PROVIDED PASSAGE
+-------+
But one day, a mysterious lady arrives at the Inn with the gift of storytelling, and slowly transforms the villagers and Rendi himself. As she tells more stories and the days pass in the Village of Clear Sky, Rendi begins to realize that perhaps it is his own story that holds the answers to all those questions.
Newbery Honor author Grace Lin brings readers another enthralling fantasy featuring her marvelous full-color illustrations. Starry River of the Sky is filled with Chinese folklore, fascinating characters, and exciting new adventures.
- ISBN-13: 9780316125956
- ISBN-10: 0316125954
- Publisher: Little, Brown Books for Young Readers
- Publish Date: October 2012
- Page Count: 288
- Reading Level: Ages 9-12
Publishers Weekly® Reviews
- Reviewed in: Publishers Weekly, page .
+-------+
DATASET
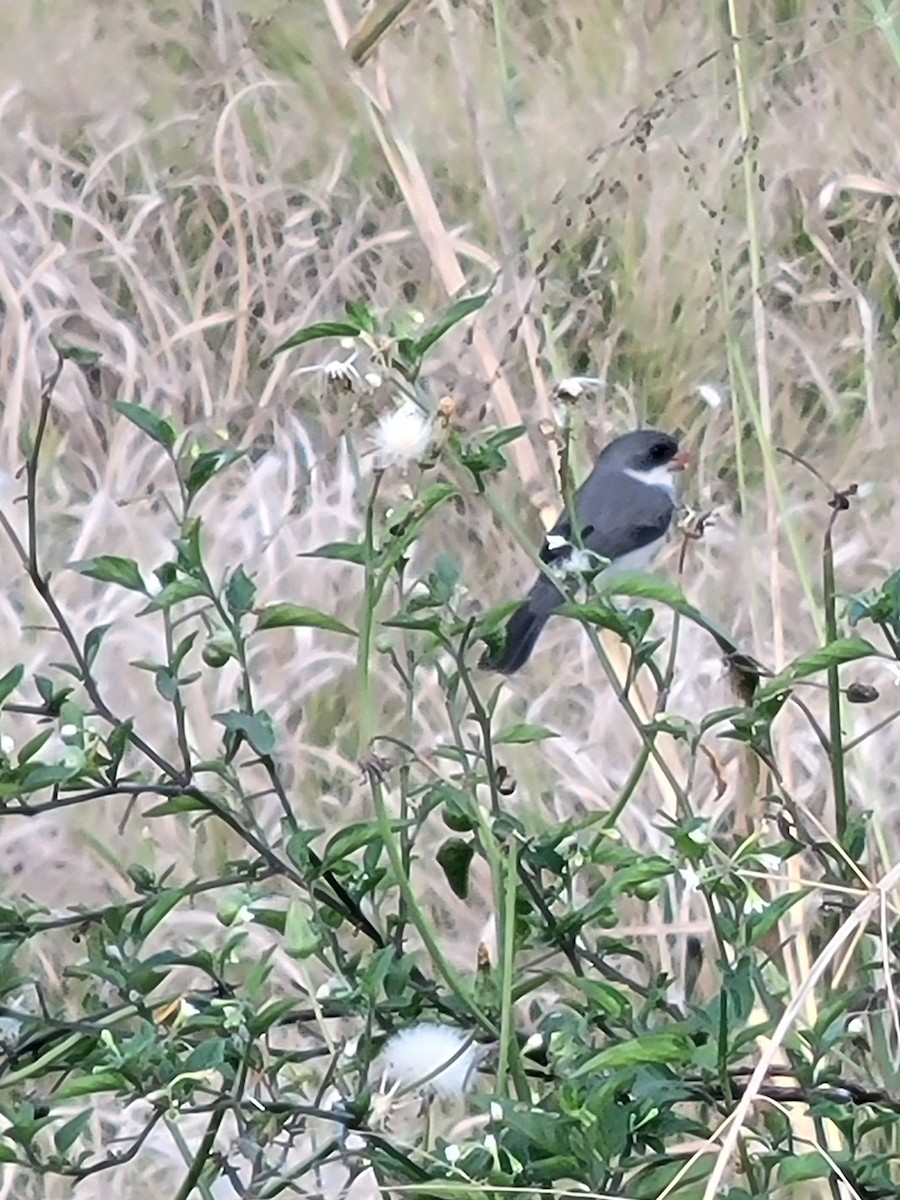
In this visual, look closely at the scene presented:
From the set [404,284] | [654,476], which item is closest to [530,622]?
[654,476]

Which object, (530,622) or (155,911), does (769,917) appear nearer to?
(155,911)

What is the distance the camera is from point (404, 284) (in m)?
1.78

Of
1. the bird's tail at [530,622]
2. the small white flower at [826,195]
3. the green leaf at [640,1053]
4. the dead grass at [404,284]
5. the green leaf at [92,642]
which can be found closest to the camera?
the green leaf at [640,1053]

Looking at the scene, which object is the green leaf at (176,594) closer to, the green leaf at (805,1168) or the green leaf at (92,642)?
+-------+
WORK TO DO
Resume the book listing for Starry River of the Sky, writing on from its last line.

TASK OUTPUT
- Review Date: 2012-09-03
- Reviewer: Staff
Lin returns to Chinese folklore as the foundation for this masterfully told tale. Rendi, a runaway with a shadowy past, mistakenly lands at a remote inn and is taken on as chore boy. Plagued by moans he alone hears issuing nightly from the sky, perplexed by the absence of the moon, and longing to escape the unhappy villagers, Rendi is unwillingly drawn into their problems when wise, enigmatic Madame Chang arrives. Lin’s signature device of interspersing the plot with stories told by various characters enriches this story on many levels, especially when Rendi, pressured by Madame Chang, begins to tell his own revealing stories. Neither sequel nor prequel, this fantasy is linked to Lin’s Newbery Honor book, Where the Mountain Meets the Moon (2009), through numerous elements, including lush imagery, glorious full-color artwork, food similes (“Rendi’s muscles were as soft as uncooked tofu”), and the cruel and hot-tempered Magistrate Tiger. The lively mix of adventure, mystery, and fantasy, supported by compelling character development and spellbinding language, will captivate a wide swath of readers. Ages 8–12. Agent: Rebecca Sherman, Writers House. (Oct.)